Task prompt: Print the entries in full, word for word, but not the pictures.

_ _ _ _ _

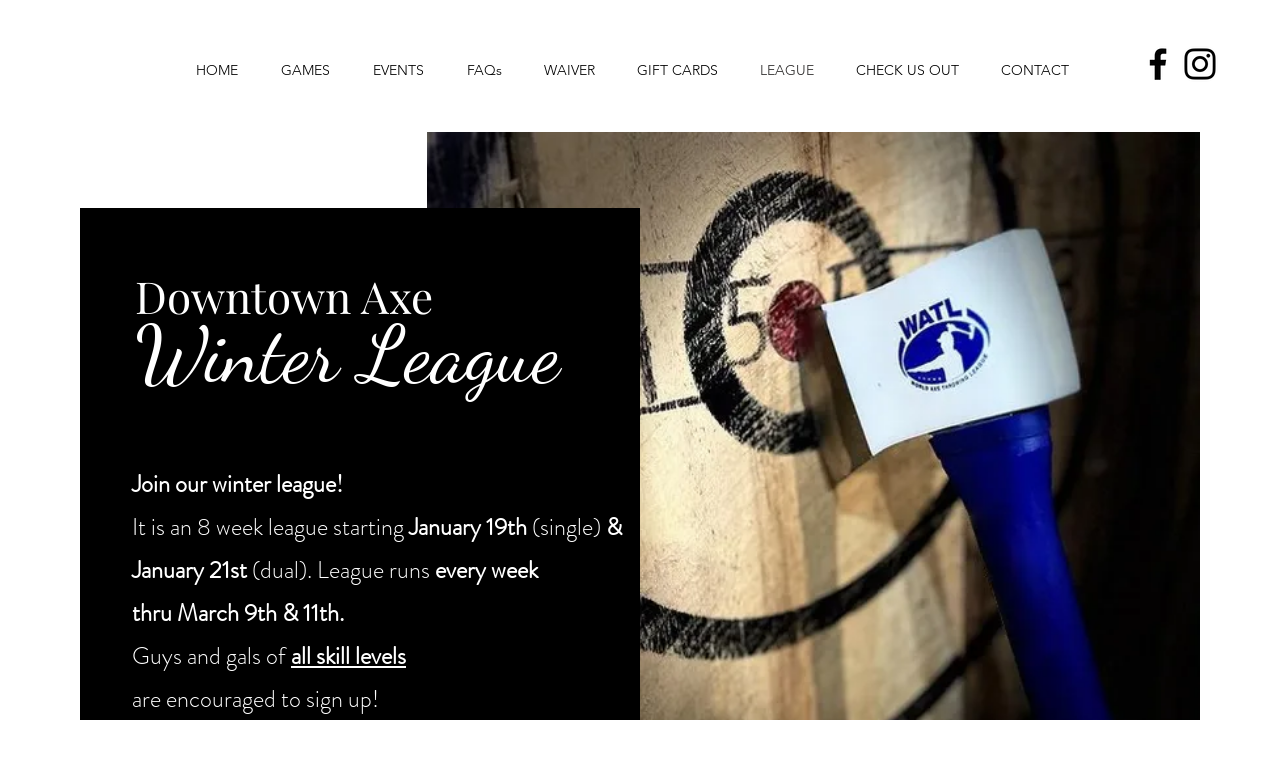

--- FILE ---
content_type: text/javascript
request_url: https://js.peek.com/config.js?key=892d1b1e-a412-41d5-854a-bc8cd3f6dcc3
body_size: 347
content:
(()=>{"use strict";var e,n=function(){window.PeekJsApi&&window.PeekJsApi.linkFinder&&window.PeekJsApi.linkFinder.initializeEmbeds?(window.PeekJsApi.linkFinder.initializeEmbeds({"aEAam":"<div class=\"ui-theme-starless-sky\" data-peek-embeddable=\"tiles\"><div class=\"peek-embeddable peek-embeddable-type-tiles\"><div class=\"\"><div class=\"peek-embeddable-header\">Downtown Axe</div><div class=\"peek-embeddable-body\"><a class=\"peek-tile three-column-tiles\" href=\"https://book.peek.com/s/892d1b1e-a412-41d5-854a-bc8cd3f6dcc3/L1x7D--4cc5430d-5189-4399-bb2f-bb555851e595\"><div class=\"peek-tile-image-container-wrap\"><div class=\"peek-tile-image-wrap\" style=\"background-image: url('https://www.filepicker.io/api/file/nIq35UzQr6LlQAV72k38')\"></div><div class=\"peek-tile-image-description-wrap\"><div class=\"peek-tile-image-info\">1 Hour Throwing</div><div class=\"peek-tile-image-cta\"><span class=\"peek-primary-button\">Book</span></div></div></div></a><a class=\"peek-tile three-column-tiles\" href=\"https://book.peek.com/s/892d1b1e-a412-41d5-854a-bc8cd3f6dcc3/mykNx--f82a5ba7-6422-49a8-b078-44a1004bc5b3\"><div class=\"peek-tile-image-container-wrap\"><div class=\"peek-tile-image-wrap\" style=\"background-image: url('https://www.filepicker.io/api/file/q3LHnbkoTWWoM4gsv8pw')\"></div><div class=\"peek-tile-image-description-wrap\"><div class=\"peek-tile-image-info\">2 Hour Throwing</div><div class=\"peek-tile-image-cta\"><span class=\"peek-primary-button\">Book</span></div></div></div></a><a class=\"peek-tile three-column-tiles\" href=\"https://book.peek.com/s/892d1b1e-a412-41d5-854a-bc8cd3f6dcc3/V1D7X\"><div class=\"peek-tile-image-container-wrap\"><div class=\"peek-tile-image-gift-card-bow\"></div><div class=\"peek-tile-image-wrap\" style=\"background-image: url('https://www.filepicker.io/api/file/gHbdBmTiSfOekjNWHalZ')\"></div><div class=\"peek-tile-image-description-wrap\"><div class=\"peek-tile-image-info\">Downtown Axe Gift Card</div><div class=\"peek-tile-image-cta\"><span class=\"peek-primary-button\">Gift It</span></div></div></div></a></div></div></div></div>"}),window.PeekJsApi.healthCheck.send("embedsComplete")):setTimeout(n,10)};e=n,"loading"!=document.readyState?e():document.addEventListener?document.addEventListener("DOMContentLoaded",e):document.attachEvent("onreadystatechange",(function(){"loading"!=document.readyState&&e()}))})();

_ _ _ _ _

Task output:
--- FILE ---
content_type: text/javascript
request_url: https://js.peek.com/config.js?key=892d1b1e-a412-41d5-854a-bc8cd3f6dcc3
body_size: 347
content:
(()=>{"use strict";var e,n=function(){window.PeekJsApi&&window.PeekJsApi.linkFinder&&window.PeekJsApi.linkFinder.initializeEmbeds?(window.PeekJsApi.linkFinder.initializeEmbeds({"aEAam":"<div class=\"ui-theme-starless-sky\" data-peek-embeddable=\"tiles\"><div class=\"peek-embeddable peek-embeddable-type-tiles\"><div class=\"\"><div class=\"peek-embeddable-header\">Downtown Axe</div><div class=\"peek-embeddable-body\"><a class=\"peek-tile three-column-tiles\" href=\"https://book.peek.com/s/892d1b1e-a412-41d5-854a-bc8cd3f6dcc3/L1x7D--4cc5430d-5189-4399-bb2f-bb555851e595\"><div class=\"peek-tile-image-container-wrap\"><div class=\"peek-tile-image-wrap\" style=\"background-image: url('https://www.filepicker.io/api/file/nIq35UzQr6LlQAV72k38')\"></div><div class=\"peek-tile-image-description-wrap\"><div class=\"peek-tile-image-info\">1 Hour Throwing</div><div class=\"peek-tile-image-cta\"><span class=\"peek-primary-button\">Book</span></div></div></div></a><a class=\"peek-tile three-column-tiles\" href=\"https://book.peek.com/s/892d1b1e-a412-41d5-854a-bc8cd3f6dcc3/mykNx--f82a5ba7-6422-49a8-b078-44a1004bc5b3\"><div class=\"peek-tile-image-container-wrap\"><div class=\"peek-tile-image-wrap\" style=\"background-image: url('https://www.filepicker.io/api/file/q3LHnbkoTWWoM4gsv8pw')\"></div><div class=\"peek-tile-image-description-wrap\"><div class=\"peek-tile-image-info\">2 Hour Throwing</div><div class=\"peek-tile-image-cta\"><span class=\"peek-primary-button\">Book</span></div></div></div></a><a class=\"peek-tile three-column-tiles\" href=\"https://book.peek.com/s/892d1b1e-a412-41d5-854a-bc8cd3f6dcc3/V1D7X\"><div class=\"peek-tile-image-container-wrap\"><div class=\"peek-tile-image-gift-card-bow\"></div><div class=\"peek-tile-image-wrap\" style=\"background-image: url('https://www.filepicker.io/api/file/gHbdBmTiSfOekjNWHalZ')\"></div><div class=\"peek-tile-image-description-wrap\"><div class=\"peek-tile-image-info\">Downtown Axe Gift Card</div><div class=\"peek-tile-image-cta\"><span class=\"peek-primary-button\">Gift It</span></div></div></div></a></div></div></div></div>"}),window.PeekJsApi.healthCheck.send("embedsComplete")):setTimeout(n,10)};e=n,"loading"!=document.readyState?e():document.addEventListener?document.addEventListener("DOMContentLoaded",e):document.attachEvent("onreadystatechange",(function(){"loading"!=document.readyState&&e()}))})();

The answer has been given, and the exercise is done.